Our goal is to sample 10% of traces for each service.
I already tried the 10% of all traces, but sometimes it takes quite a significant time that a trace for a specific service is sampled.
For example:
policies:
[
{
name: sampling-policy,
type: probabilistic,
probabilistic: { sampling_percentage: 10 },
}
]
Service_1 had 100.000 traces last 3h
Service_2 had 10 traces in the last 3h
Result: Only traces from Service_1 are sampled.
So we need to do something like this in our opinion:
policies: [
{
# Rule 1: sample 10% of service_1
name: service_1_sampling_policy,
type: and,
and:
{
and_sub_policy:
[
{
# filter by service name
name: service-name-policy,
type: string_attribute,
string_attribute:
{
key: service.name,
values: [service-1],
},
},
{
# apply probabilistic sampling
name: probabilistic-policy,
type: probabilistic,
probabilistic: { sampling_percentage: 0.1 },
},
],
},
},
{
# Rule 2: sample 10% of service_2
name: service_2_sampling_policy,
type: and,
and:
{
and_sub_policy:
[
{
# filter by service name
name: service-name-policy,
type: string_attribute,
string_attribute:
{
key: service.name,
values: [service-2],
},
},
{
# apply probabilistic sampling
name: probabilistic-policy,
type: probabilistic,
probabilistic: { sampling_percentage: 0.1 },
},
],
},
},
]
Now the Problem is we have a lot of services and it can happen that service names are change etc.
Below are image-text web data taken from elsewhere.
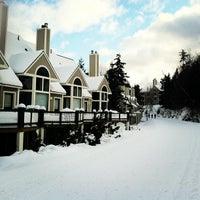 Photo taken at Mount Snow Main Base Lodge by Joanna N. on 3/1/2013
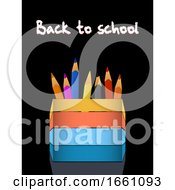 Poster, Art Print Of Coloured Pencils And Pencil Holder With Back To School Text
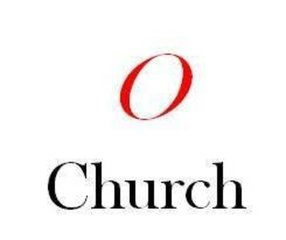 O Church in Oklahoma City, 73135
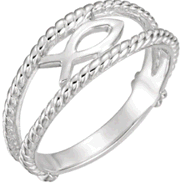 Chastity Ring, R-7020 Ladies Ichthus (Fish) comes in Yellow Gold, White Gold and Sterling Silver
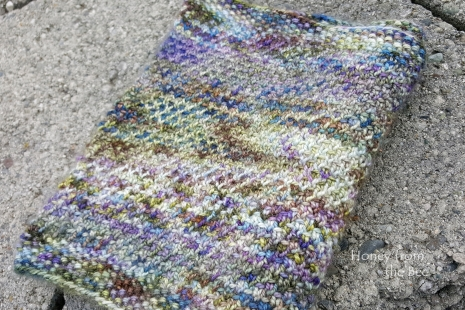 Handknit luxury cowl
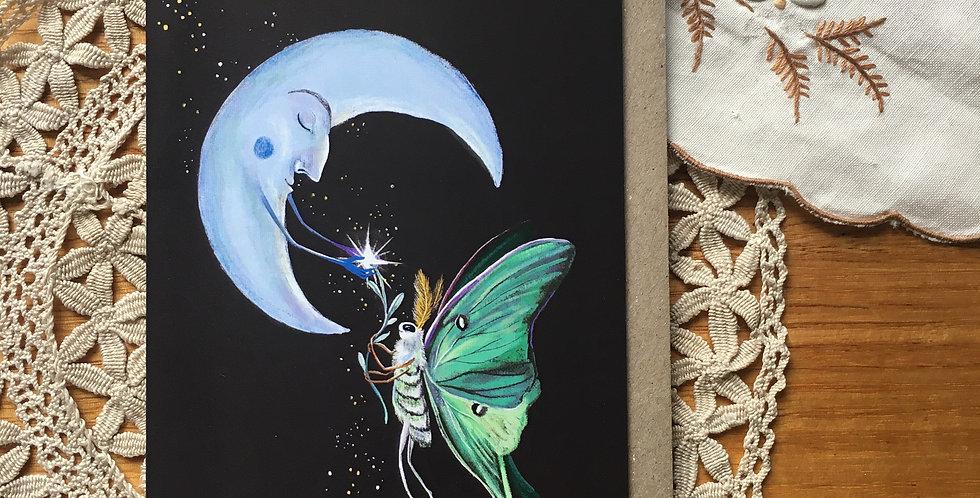 Luna Moth and Moon Greeting Card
So manual maintaining this list is not possible.
Is there a possibility to do something like:
policies: [
{
for each service in service.name:
{
# Rule 1: sample 10% of each service
name: service_sampling_policy,
type: and,
and:
{
and_sub_policy:
[
{
# filter by service name
name: service-name-policy,
type: string_attribute,
string_attribute:
{
values: service_name,
},
},
{
# apply probabilistic sampling
name: probabilistic-policy,
type: probabilistic,
probabilistic: { sampling_percentage: 0.1 },
},
],
},
},
}
So the services are sampled independently of each other.